Bosses at the Royal Preston and Chorley and South Ribble Hospital are reassuring patients that they will be cared for in a safe environment after figures revealed that the trust that runs them had one of the highest rates of Covid infections likely to have been acquired during a patient’s hospital stay.

NHS England data shows that 486 inpatients are thought to have contracted coronavirus on the wards in Central Lancashire between 1st August last year and 21st March - 28 percent of all those hospitalised with Covid in the area over that period.

That is the joint second-highest rate in England and above both the North West and national averages, which stand at 19 percent and 15 percent respectively.

A spike in so-called "nosocomial infections" - those acquired within a hospital environment - occurred at the Preston and Chorley facilities in mid-November, just a fortnight after Lancashire had reached the peak of the second wave of the pandemic. That had seen overall infection rates in Preston top the 500 per 100,000 people mark.

Lancashire Teaching Hospitals NHS Foundation Trust (LTH) had implemented strict infection control measures when Covid first struck, in line with national guidance - including the creation of a duplicate emergency department at the Royal Preston to segregate Covid and non-Covid patients in need of urgent care. That process was replicated at Chorley and South Ribble Hospital when its A&E reopened in November after being closed for over six months.

However, the winter increase in cases being contracted in its hospitals prompted LTH to develop a ten-point action plan to address the problem. That document, drawn up in November, detailed how the organisation would ensure that standards of hand hygiene, social distancing and surface decontamination were met.

It also focused on compliance with the correct use of personal protective equipment (PPE) by staff - including masks in non-clinical areas. In December, it emerged that chief executive Karen Partington had sent a memo to the trust’s workforce in which she said that she had received reports of some clinical staff going "from patient to patient without changing their apron or changing their gloves."

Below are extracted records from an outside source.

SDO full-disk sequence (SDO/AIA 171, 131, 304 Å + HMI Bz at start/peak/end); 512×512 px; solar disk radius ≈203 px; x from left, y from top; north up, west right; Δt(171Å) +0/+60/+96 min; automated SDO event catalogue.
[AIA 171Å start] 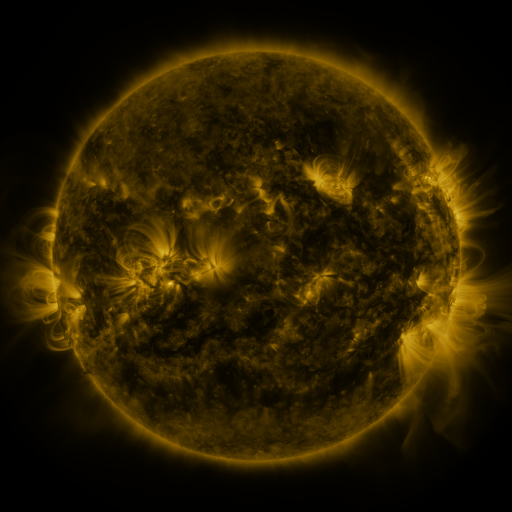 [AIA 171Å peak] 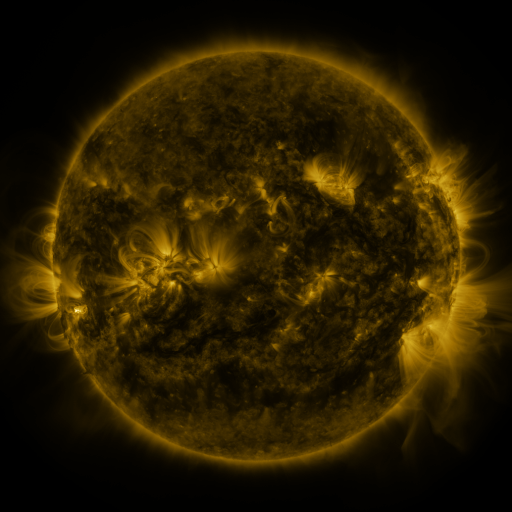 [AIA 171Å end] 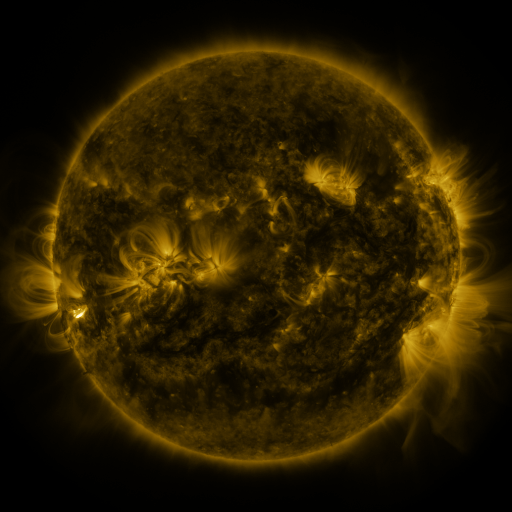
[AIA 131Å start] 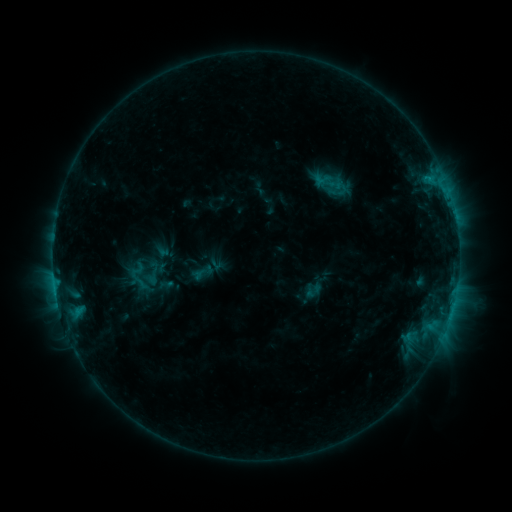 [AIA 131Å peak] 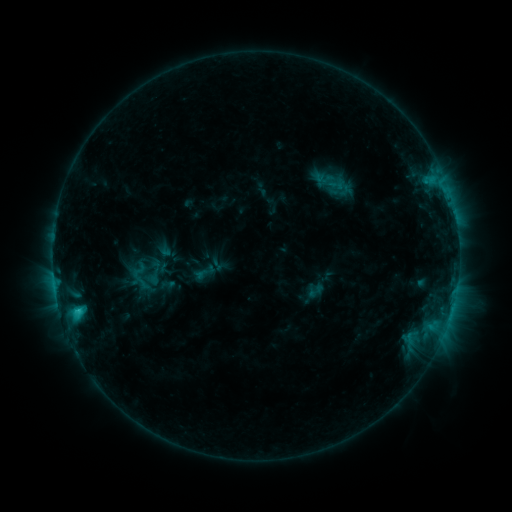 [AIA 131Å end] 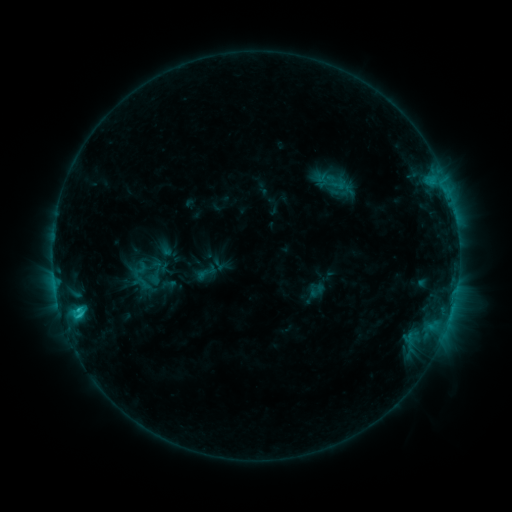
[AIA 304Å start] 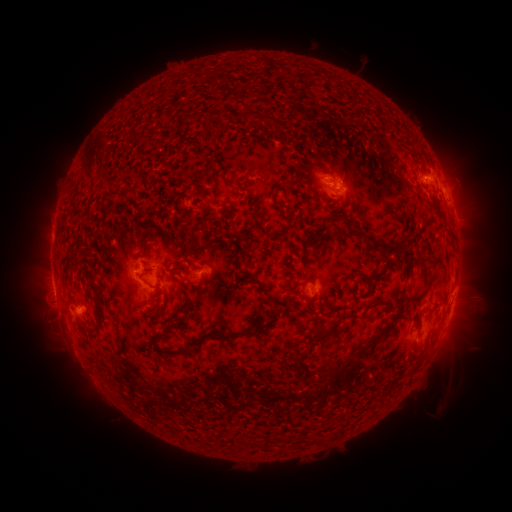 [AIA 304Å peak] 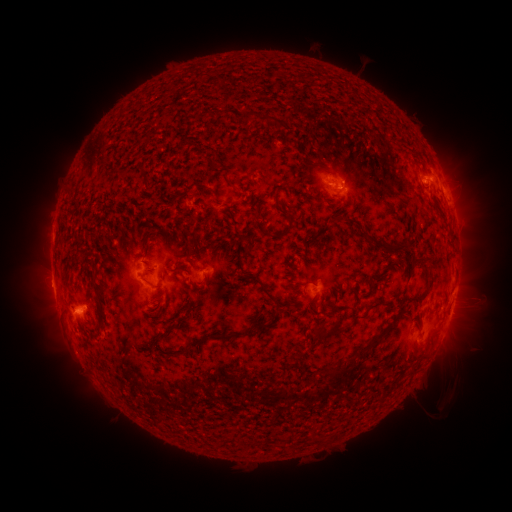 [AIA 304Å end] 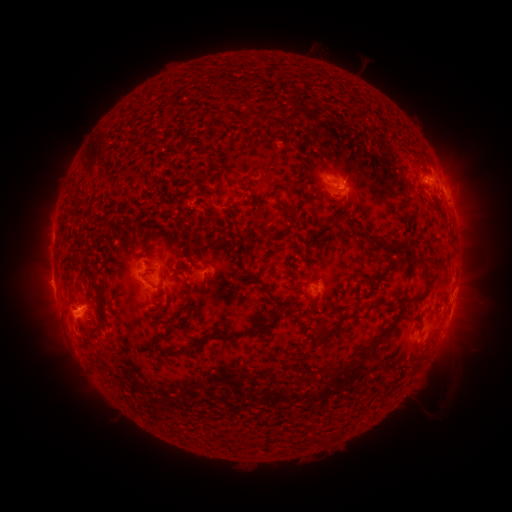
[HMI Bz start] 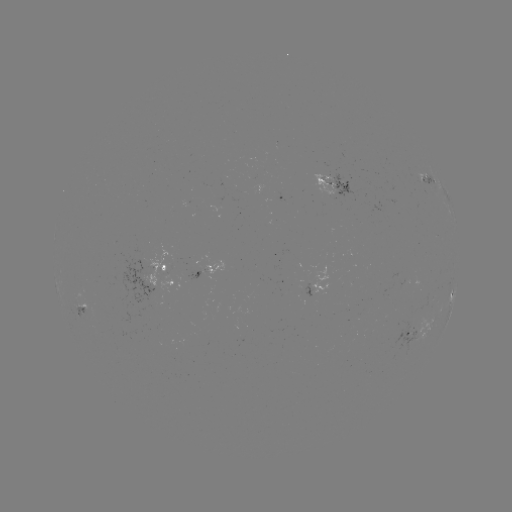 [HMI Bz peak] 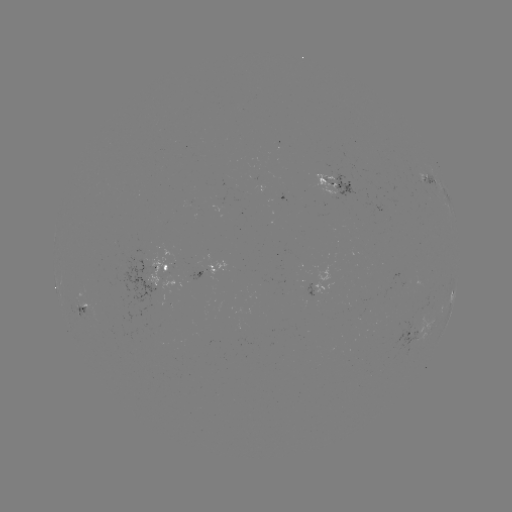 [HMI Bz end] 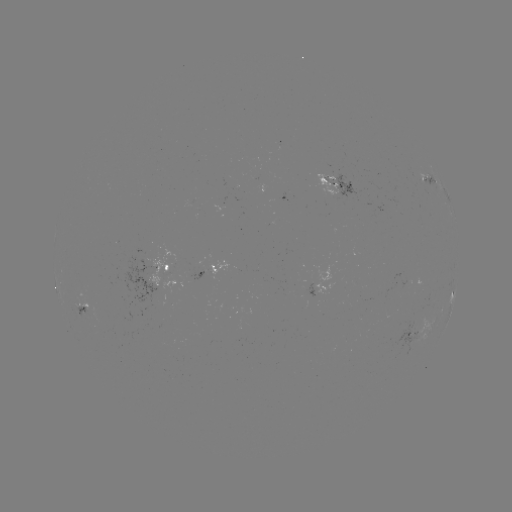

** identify emerging-flux region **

Ms. Partington said that "urgent action" was being taken to drive down nosocomial infection rates and that the trust did not have "the luxury of a softly, softly approach".

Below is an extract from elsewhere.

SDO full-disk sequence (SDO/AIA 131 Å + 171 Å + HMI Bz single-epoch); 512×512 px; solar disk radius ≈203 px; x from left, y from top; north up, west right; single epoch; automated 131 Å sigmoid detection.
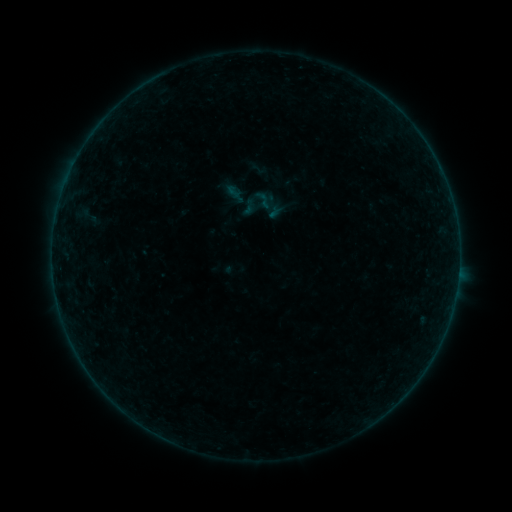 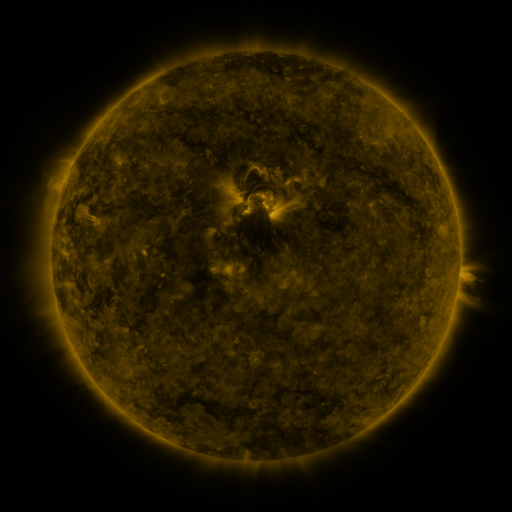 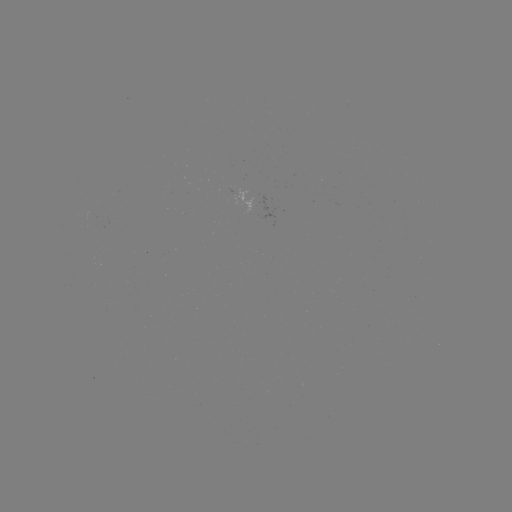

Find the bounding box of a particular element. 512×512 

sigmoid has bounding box [252, 189, 274, 211].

The Local Democracy Reporting Service understands that the number of hospital-acquired Covid infections at LTH at any one time has plummeted since the start of the year from a peak of 40, to consistently being below ten since late February and, occasionally, as low as two.

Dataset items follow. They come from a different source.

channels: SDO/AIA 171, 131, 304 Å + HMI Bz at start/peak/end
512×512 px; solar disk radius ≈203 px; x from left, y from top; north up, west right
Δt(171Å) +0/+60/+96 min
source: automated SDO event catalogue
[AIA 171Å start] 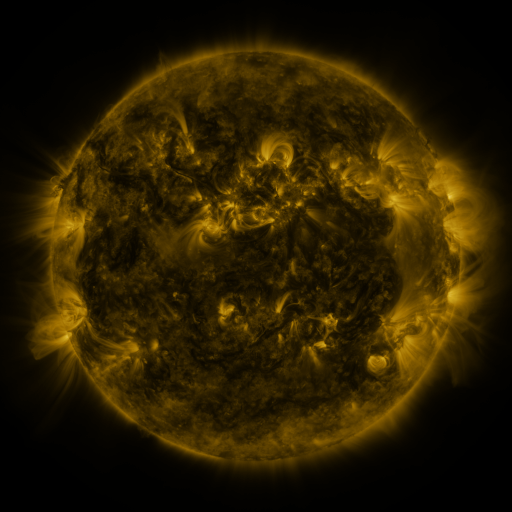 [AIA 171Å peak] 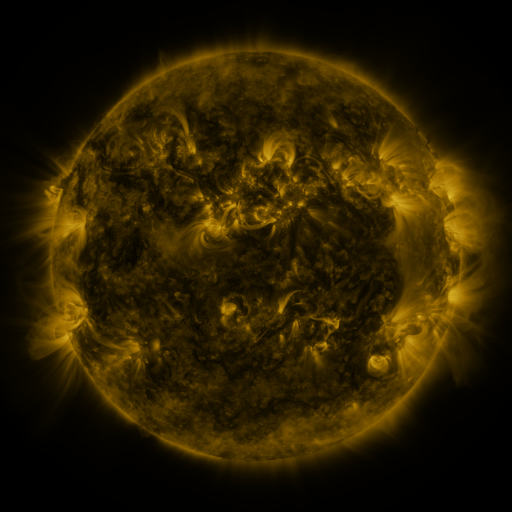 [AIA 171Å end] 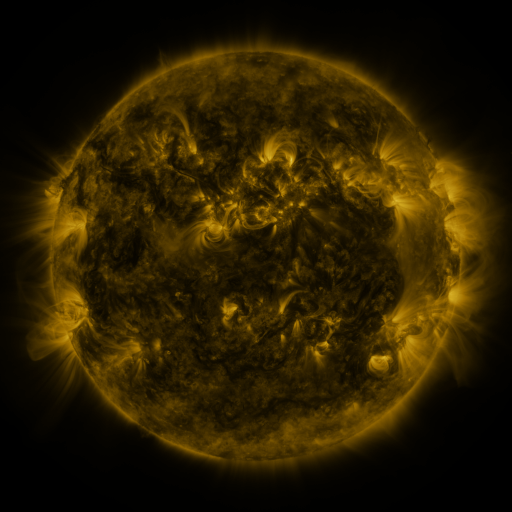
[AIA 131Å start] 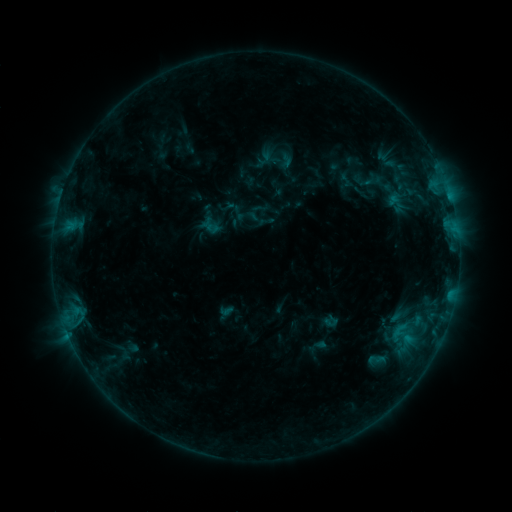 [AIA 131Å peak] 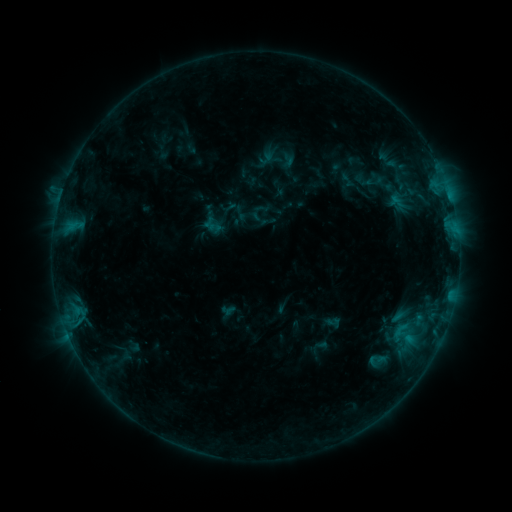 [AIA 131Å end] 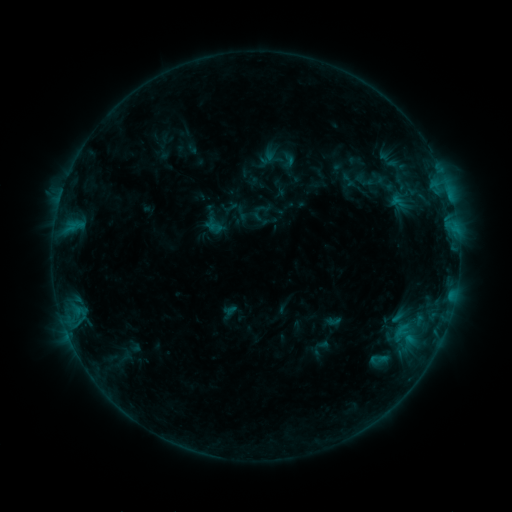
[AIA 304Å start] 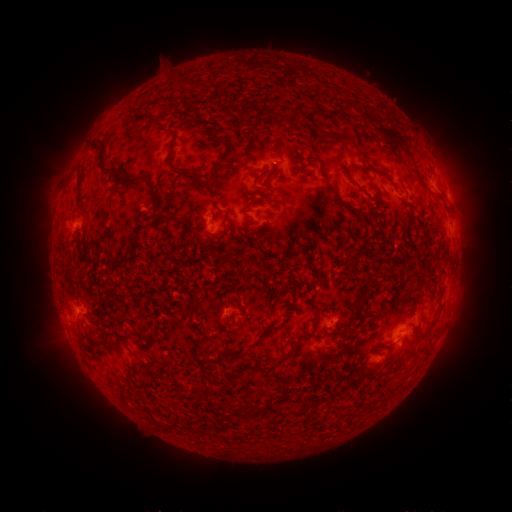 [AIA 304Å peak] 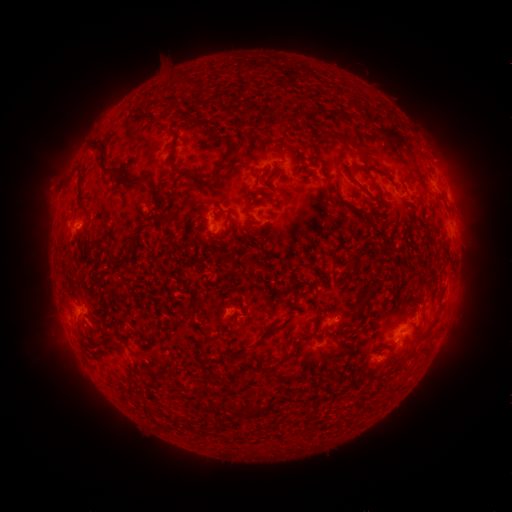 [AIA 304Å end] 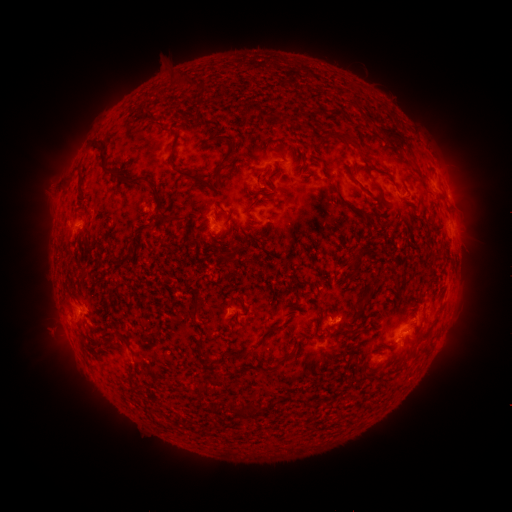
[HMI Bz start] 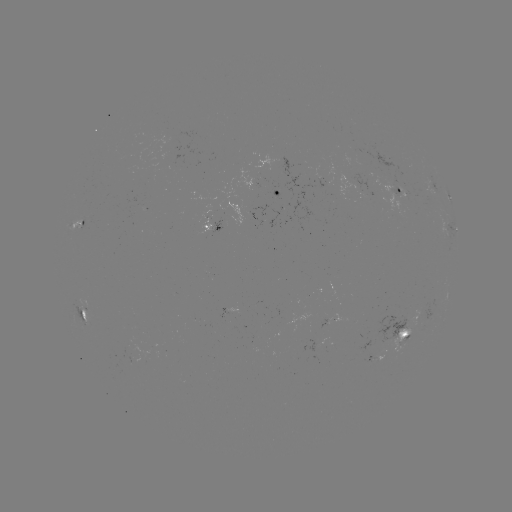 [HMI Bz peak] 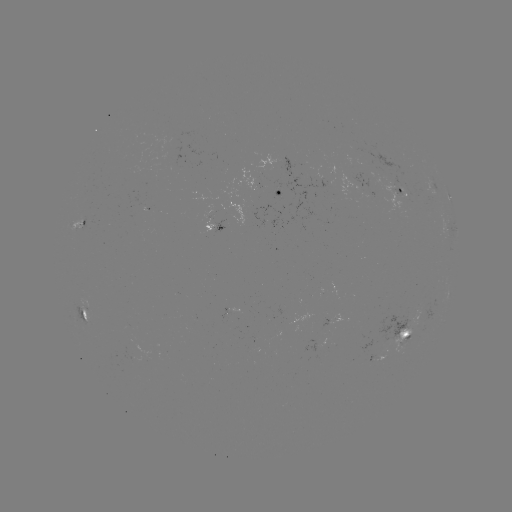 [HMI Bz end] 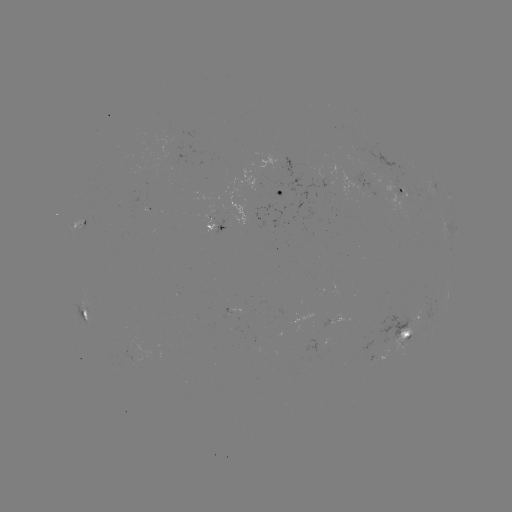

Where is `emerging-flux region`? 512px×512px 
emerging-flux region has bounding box [401, 189, 415, 210].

A spokesperson for LTH said that a "vast decrease" in the overall number of patients with Covid in its hospitals was in line with falling infection rates in the community.

"It is important to note that because of this, the percentage impact of hospital acquired infections will appear higher now the overall number of cases are lower.

"Patients should be confident that when they visit Lancashire Teaching Hospitals they will receive high-quality care in a safe environment," the spokesperson added.

Other aspects of LTH’s infection reduction plan included the risk assessment of bed-spacing in areas where high numbers were in use. Physical segregation of beds must be considered where two-metre distancing is not possible, while “effective” ventilation must also be ensured.